Fig. 7 illustrates an important caveat that enters into all the rCBF maps. Since the silent thinking of the motor sequence activates only the SMA (Fig. 7B), it can be assumed that the additional activation with the motor sequence movements (Fig. 7A) is due to the excitatory action of the SMA neurones on the motor cortex. The further activation of the somatosensory area could be attributed to sensory feedback from the finger and thumb movement. Thus it is not necessary to assume that the thinking directly activated the areas in Fig. 7A additional to those in Fig. 7B. Similarly in Fig. 5 many of the activated areas could be secondary to a few that are primarily activated. In the three types of silent thinking it could be that the primary action is on areas of the superior prefrontal cortex on both sides (cf. Fig. 6) and these in turn cause the activation of the other areas, but there is as yet no experimental evidence for this as there is in Fig. 7. Possibly the primary action of the silent thinking in Fig. 4 is on the area of the mid-prefrontal cortex, which secondarily involves that area of the somatosensory cortex corresponding to the mental concentration.
In general terms there are two theories about the relationship of mental events to neural events.

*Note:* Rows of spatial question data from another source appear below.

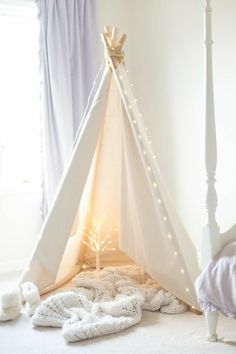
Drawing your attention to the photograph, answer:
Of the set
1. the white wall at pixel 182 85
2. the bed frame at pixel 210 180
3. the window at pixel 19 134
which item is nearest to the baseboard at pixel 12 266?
the window at pixel 19 134

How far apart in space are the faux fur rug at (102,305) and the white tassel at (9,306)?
173 millimetres

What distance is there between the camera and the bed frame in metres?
2.28

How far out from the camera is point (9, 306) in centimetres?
266

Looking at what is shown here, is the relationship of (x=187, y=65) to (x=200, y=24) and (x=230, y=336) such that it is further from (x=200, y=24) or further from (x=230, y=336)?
(x=230, y=336)

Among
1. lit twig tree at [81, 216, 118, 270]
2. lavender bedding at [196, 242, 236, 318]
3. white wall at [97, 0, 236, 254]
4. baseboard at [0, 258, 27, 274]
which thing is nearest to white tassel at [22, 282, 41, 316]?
lit twig tree at [81, 216, 118, 270]

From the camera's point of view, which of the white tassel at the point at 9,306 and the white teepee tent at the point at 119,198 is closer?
the white tassel at the point at 9,306

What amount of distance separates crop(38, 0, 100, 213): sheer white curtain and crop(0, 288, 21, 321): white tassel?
1.27 m

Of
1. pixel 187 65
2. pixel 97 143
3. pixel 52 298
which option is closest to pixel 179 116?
pixel 187 65

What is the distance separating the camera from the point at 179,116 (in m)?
3.77

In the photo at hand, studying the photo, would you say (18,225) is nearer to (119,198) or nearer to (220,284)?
Result: (119,198)

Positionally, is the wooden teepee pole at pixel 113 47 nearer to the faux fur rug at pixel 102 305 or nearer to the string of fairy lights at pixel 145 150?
the string of fairy lights at pixel 145 150

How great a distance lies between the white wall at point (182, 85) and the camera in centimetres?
333

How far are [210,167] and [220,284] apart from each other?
0.55 meters

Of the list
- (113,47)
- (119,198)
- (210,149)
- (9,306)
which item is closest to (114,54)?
(113,47)
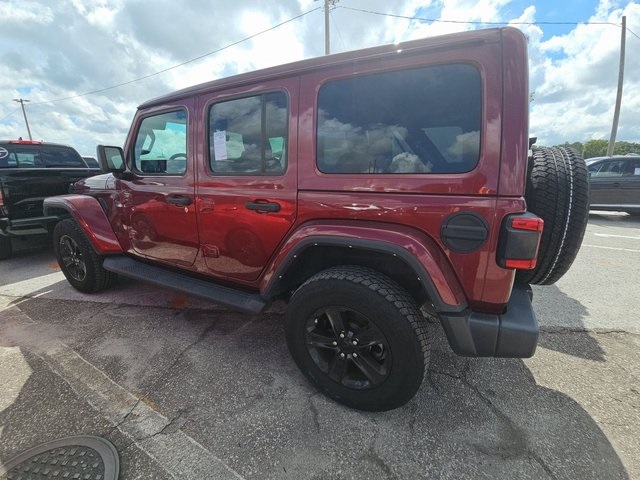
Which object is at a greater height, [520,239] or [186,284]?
[520,239]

Firstly there is the explanation inherent in all monist-materialism including all the varieties of parallelism, panpsychism, epiphenomenalism and the now fashionable identity theory. The existence of mental events is not denied, but they are given a subsidiary role in the performance and experience of a human person, which is entirely brain controlled. For example in the identity theory the mental events are somehow regarded as 'identical' with neural events of a special kind in the highest levels of the brain as succinctly expressed by Feigl (1967, pp. 79 and 90): "The identity thesis which I wish to clarify and to defend asserts that the states of direct experience which conscious human beings 'live through', and those which we confidently ascribe to some of the higher animals, are identical with certain (presumably configurational) aspects of the neural processes in those organisms . . . processes in the central nervous system, perhaps especially in the cerebral cortex.... The neuro-physiological concepts refer to complicated highly ramified patterns of neuron discharges".
As Popper (Popper and Eccles, 1977, p. 51) points out, all materialist theories of the mind: "assert that the physical world (World I ) is self-contained or closed . . . This physicalist principle of the closedness of the physical World I is of decisive importance . . . as the characteristic principle of physicalism or materialism". Secondly, there is the dualist-interactionism explanation which has been specially developed for the self-conscious mind and human brains. It is proposed that, superimposed upon the neural machinery in all its performance, there are at certain sites of the cerebral hemispheres (the so-called liaison areas) effective interactions with the self-conscious mind, both in receiving and in giving (Fig. 8).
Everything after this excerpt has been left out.